Afrique du Sud : Zuma sanctionné par les urnes

Mmusi Maimane, le jeune leader de l'Alliance sudafricaine a su faire trembler l'ANC

Mmusi Maimane, le jeune leader de l'Alliance sudafricaine a su faire trembler l'ANC. DR

Le 05/08/2016 à 12h41, mis à jour le 05/08/2016 à 18h05

Tout le monde le craignait et les premiers résultats le confirment. Les sud-africains se détournent de l’ANC. Le parti historique des noirs, a perdu plusieurs grandes villes et est au coude-à-coude avec DA, le principal parti d’opposition.

Kiosque le360 afrique: Ce que tout le monde craignait, lors de ce scrutin municipal, arriva. L’African national congress (ANC) en premier, perd Madela Bay et reconnait aussi avoir perdu Prétoria. Un tournant historique.

Les résultats montrent que le doute était justifié. Le parti historique des Africains a réussi à conserver plus de la moitié des 278 municipalités qui étaient disputées dans ces élections. Néanmoins, avec 54%, contre 62% en 2011, le revers est certain. C’est la plus faible performance depuis 1994, quand Nelson Mandela était élu premier président noir du pays. Au passage, l’ANC perd plusieurs grandes villes, dont la capitale Pretoria. 

Recul dans les grandes villes

Le parti de Jacob Zuma, le président controversé et qui était poursuivi pour corruption, a reconnu sa défaite à Mandela Bay, qui comprend notamment Port Elisabeth, Tchwane, mais surtout Pretoria, capitale administrative et Johannesburg, principal pôle économique.

L’Alliance démocratique, considérée jusqu’à une date récente comme un parti de blancs, a réussi a monté son score à Mandela Bay, jusqu’à 47% des votes, remportant cette grande localité. A Tshwame et Johannesburg, néanmoins, les choses ne sont pas encore claires, dans la matinée du vendredi 5 août. Les craintes étaient justifiées, mais beaucoup sont surpris par l’ampleur de ce retournement de tendance de l’électorat sud-africain.

Trop d’écarts de l’ANC

En réalité, il s’agit avant tout d’un vote sanction. Les dirigeants de l’ANC semblent usés par la pouvoir. Le bilan est catastrophique. Une bonne partie de la population noire est déçue par les 22 ans de pouvoirs de l’ANC qui n’a pas réussi à réduire significativement les inégalités et à réduire le taux de chômage qui atteint une moyenne de 27%. Il s’y ajoute les scandales à répétition de certains dirigeants de l’ANC, qui passent mal chez les laissés-pour-compte. Les syndicats et les populations ne se gênent plus de le montrer à travers de fréquentes manifestations. Les électeurs n’ont certainement pas oublié la grève des mineurs de Marikana où 34 ouvriers avaient été tués, le 16 août 2012. Il s’agit du premier massacre post appartheid et pour avoir un pareil bilan, il faut remonter aux années 1960.

Des partenaires affaiblis

Dans ces malheureux évènements, des responsables de l’ANC sont directement cités. En effet, Cyril Ramaphosa, devenu vice-président de l'ANC en décembre 2012, puis vice-président de l'Afrique du Sud après les élections de mai 2014, était à l’époque l’un des principaux actionnaires de la compagnie minière Lonmin.

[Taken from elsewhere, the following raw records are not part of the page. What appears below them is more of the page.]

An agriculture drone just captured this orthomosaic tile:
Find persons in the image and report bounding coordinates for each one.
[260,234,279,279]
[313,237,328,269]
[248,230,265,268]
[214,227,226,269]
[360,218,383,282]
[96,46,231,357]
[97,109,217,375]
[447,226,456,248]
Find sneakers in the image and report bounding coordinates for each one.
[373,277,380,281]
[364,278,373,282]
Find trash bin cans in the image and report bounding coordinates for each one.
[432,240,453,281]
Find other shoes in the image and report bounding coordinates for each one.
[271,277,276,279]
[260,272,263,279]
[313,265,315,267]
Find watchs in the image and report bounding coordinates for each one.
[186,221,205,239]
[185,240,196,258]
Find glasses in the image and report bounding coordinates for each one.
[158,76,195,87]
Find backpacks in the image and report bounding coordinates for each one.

Quoi qu’il en soit, ce massacre a affaibli l’ANC, de même que ses alliés traditionnels auprès de la classe ouvrière, à savoir la fédération syndicale la Cosatu ou encore les communistes de SACP. La jeunesse du parti, dont est d’ailleurs issu Mmusi Maimane, le leader de la DA, ne draine plus les foules. Beaucoup de jeunes électeurs sud-africains nés dans les années 1990 et qui ont entre 20 et 26 ans, ne connaissent l’apartheid qu’à travers les livres. Ils sont moins sensibles à l’ancien discours que pouvait tenir un Mandela et que continue de professer Jacob Zuma.

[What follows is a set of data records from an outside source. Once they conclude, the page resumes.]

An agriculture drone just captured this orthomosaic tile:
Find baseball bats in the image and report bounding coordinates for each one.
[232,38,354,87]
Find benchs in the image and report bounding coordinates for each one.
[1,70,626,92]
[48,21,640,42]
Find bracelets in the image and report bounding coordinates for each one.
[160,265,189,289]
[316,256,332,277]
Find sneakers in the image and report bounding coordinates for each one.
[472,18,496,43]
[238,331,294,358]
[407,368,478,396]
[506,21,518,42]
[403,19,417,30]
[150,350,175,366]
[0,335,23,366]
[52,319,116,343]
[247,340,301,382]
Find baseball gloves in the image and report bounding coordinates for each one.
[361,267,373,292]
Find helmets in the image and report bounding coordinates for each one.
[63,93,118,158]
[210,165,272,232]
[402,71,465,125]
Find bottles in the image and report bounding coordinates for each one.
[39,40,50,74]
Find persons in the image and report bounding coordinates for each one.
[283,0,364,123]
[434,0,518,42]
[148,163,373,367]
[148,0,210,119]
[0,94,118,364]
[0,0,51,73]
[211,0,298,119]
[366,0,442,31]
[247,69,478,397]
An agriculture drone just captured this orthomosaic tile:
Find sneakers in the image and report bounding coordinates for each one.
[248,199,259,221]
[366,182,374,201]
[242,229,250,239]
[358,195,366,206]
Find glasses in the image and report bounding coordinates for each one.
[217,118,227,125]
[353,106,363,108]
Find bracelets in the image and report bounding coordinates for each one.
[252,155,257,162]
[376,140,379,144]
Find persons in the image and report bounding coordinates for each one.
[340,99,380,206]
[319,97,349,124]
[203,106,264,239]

D’ailleurs, le président sud-africain lui-même est un problème. Il est devenu impopulaire et les électeurs lui reprochent ses démêlés avec la justice, sa maison rénovée au coup de plusieurs millions de dollars d’argent public. Le Parlement lui a demandé de ne rembourser que 500.000 dollars de toute la somme due.

Mmusi Maimane a su surfer sur la vague

Dans le même temps, l’Alliance démocratique, formation de centre droit, a adopté une stratégie qui s’est avérée payante. En effet, son score est passé de 24% en 2011 à quelque 26,5%. Son jeune leader noir, Mmusi Maimane, très bon orateur a su surfer sur la vague : "les sud-africains sont mécontents de Zuma et de l’ANC, alors c’est l’occasion de recruter des électeurs noirs".

De sorte qu’en fin de campagne, il était assuré d’avoir convaincu suffisamment de personnes issues notamment de la classe moyenne urbaine. A 36 ans, cet originaire de Soweto n’a pas hésité à descendre le bilan relativement modeste des édiles de plusieurs villes. Aujourd’hui, la seule grande ville qui revenait à la DA a été de nouveau remportée avec 66% des voix.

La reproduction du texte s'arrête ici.